At the same time, US shale oil producers rushed to deepen spending cuts and reduce future production, and the stuttering of the "OPEC +" agreement adds to concerns about demand under pressure due to the high-speed global spread of the Coronavirus, which has paralyzed supply chains and caused a downturn in financial markets.
It is expected that the global demand for oil will pass its first quarterly decline for the first time since 2008, as most analysts predict a decrease in total global demand between 0.8 million barrels per day and four million barrels per day in the first half of 2020, and for the whole year, slight growth in demand is expected at Between 0.1 million and 0.5 million barrels per day.
On the other hand, Goldman Sachs expects that the oil market will witness a record surplus of about six million barrels per day by April, taking into account the larger-than-expected rise in low-cost production, while lower demand resulting from the outbreak of the Coronavirus is "increasingly widespread". ".
Goldman Sachs said in a note dated March 12: "The reaction of the high-cost producers when we expect that Brent crude in the second quarter of 2020 will record the price of $ 30 a barrel will not be sufficient quickly to dispel the impact of the record large increase in inventory, which will occur in the coming months."
The bank's analysts added that a jump in stocks may also force some high-cost producers to stop production, as the logistics conditions of storage may be under pressure.
The American bank estimated demand losses due to the spread of the Coronavirus, which is spread at about 4.5 million barrels per day, but pointed to some indications of the improvement in Chinese demand for oil.
He noted that the accumulation of oil stocks over the next six months may be similar to the increase, which occurred over the 18 months between 2014 and 2016.
On the other hand, the growth in world demand will witness a decrease of about 310,000 barrels per day in 2021, and it will significantly differentiate the impact of any rapid reaction on the level of supply by high-cost producers, in particular, with expectations currently for shale oil production to drop by 900,000 barrels per day.

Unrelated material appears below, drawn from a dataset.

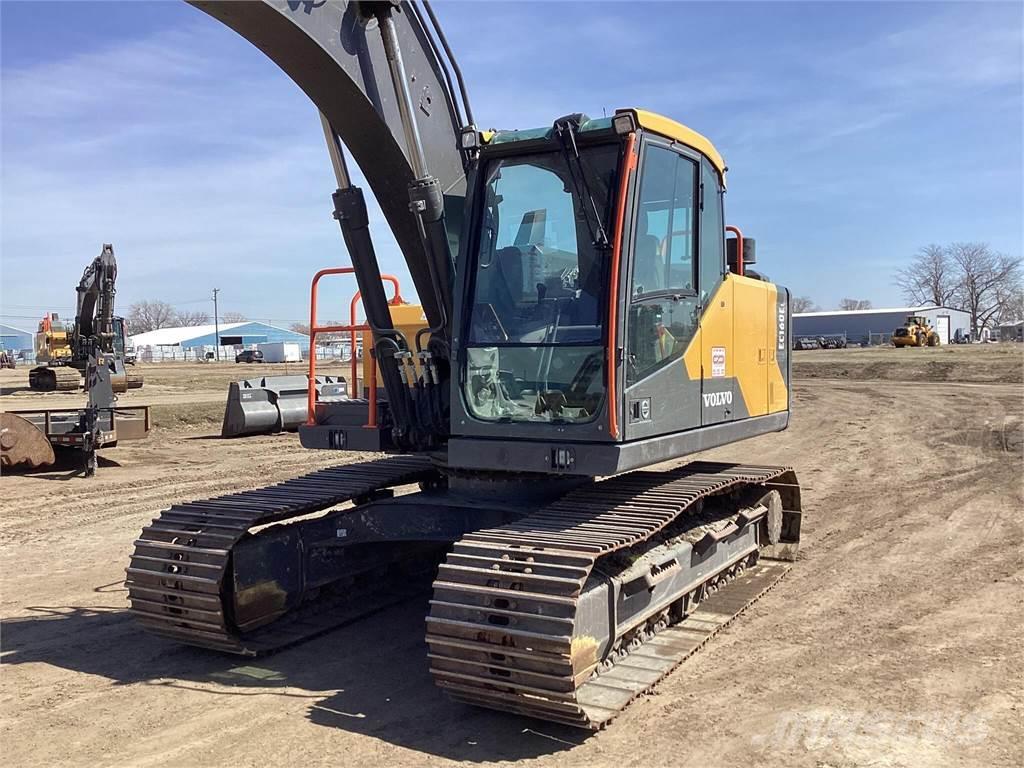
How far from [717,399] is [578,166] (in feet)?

In the first quarter of 2021.
Goldman Sachs noted that "any possible new escalation of geopolitical tension in the Middle East will not prevent the downward pressure caused by a rapid accumulation of stocks unless it leads to major historic supply interruption."
On the expected American production, the bank expected that "American oil production will decrease by more than one million barrels per day from the high levels recorded in the second quarter of 2020 by the third quarter of 2021 ... We believe that companies that announce cuts in capital spending are generally preparing for an oil price that ranges between 30 and 35 dollars a barrel for many seasons. "

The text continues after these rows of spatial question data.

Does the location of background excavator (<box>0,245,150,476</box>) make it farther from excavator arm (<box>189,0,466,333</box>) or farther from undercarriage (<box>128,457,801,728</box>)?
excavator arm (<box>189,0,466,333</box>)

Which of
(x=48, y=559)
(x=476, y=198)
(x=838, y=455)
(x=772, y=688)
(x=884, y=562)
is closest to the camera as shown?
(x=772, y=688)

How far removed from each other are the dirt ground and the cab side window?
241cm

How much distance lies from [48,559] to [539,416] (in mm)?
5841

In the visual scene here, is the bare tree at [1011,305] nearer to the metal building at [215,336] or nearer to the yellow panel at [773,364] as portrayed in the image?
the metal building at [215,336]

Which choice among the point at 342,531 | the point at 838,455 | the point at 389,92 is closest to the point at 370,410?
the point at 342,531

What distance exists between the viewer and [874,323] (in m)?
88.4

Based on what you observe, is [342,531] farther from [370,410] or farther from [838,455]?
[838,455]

In addition, Daniel Yergen, the US energy expert, believes that it will take a long time to relieve pressure on falling oil markets at a time when the Coronavirus causes public events to be closed and schools closed.
Trump administration officials are studying several ways to support energy producers, including buying oil at current low prices to store it within the Strategic Petroleum Reserve, held in warehouses along the Texas and Louisiana coasts.

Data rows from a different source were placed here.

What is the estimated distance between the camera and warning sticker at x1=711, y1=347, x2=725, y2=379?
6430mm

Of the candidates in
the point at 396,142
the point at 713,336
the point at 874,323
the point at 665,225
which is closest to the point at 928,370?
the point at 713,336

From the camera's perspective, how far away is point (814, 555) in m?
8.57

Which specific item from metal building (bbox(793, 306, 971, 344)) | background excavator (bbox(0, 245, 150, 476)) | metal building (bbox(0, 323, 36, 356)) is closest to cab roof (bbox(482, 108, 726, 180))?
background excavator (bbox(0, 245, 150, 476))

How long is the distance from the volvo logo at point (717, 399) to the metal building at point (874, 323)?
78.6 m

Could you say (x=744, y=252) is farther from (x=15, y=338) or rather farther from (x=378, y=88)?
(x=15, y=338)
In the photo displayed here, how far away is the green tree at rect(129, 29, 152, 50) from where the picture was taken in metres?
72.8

But Yergin, who sometimes advises US officials on energy issues, is skeptical. "I don't see how the strategic oil reserve can be used ... With the amount of oil coming into the market, this will actually lead to stockpile inflation, and it will take a long time to reduce it," he said.
It will be difficult to prove that anyone is offering oil at less than its market value, and in any case, fixing the matter will not be overnight, said Yergin, who is also IHS Market's deputy chairman.
He continued: "Low gasoline prices do not do much when schools are closed, and people cancel all their trips, and work from home," expecting an acceleration of the merger of energy companies, as he sees that "the merger will be one way for people to reduce costs."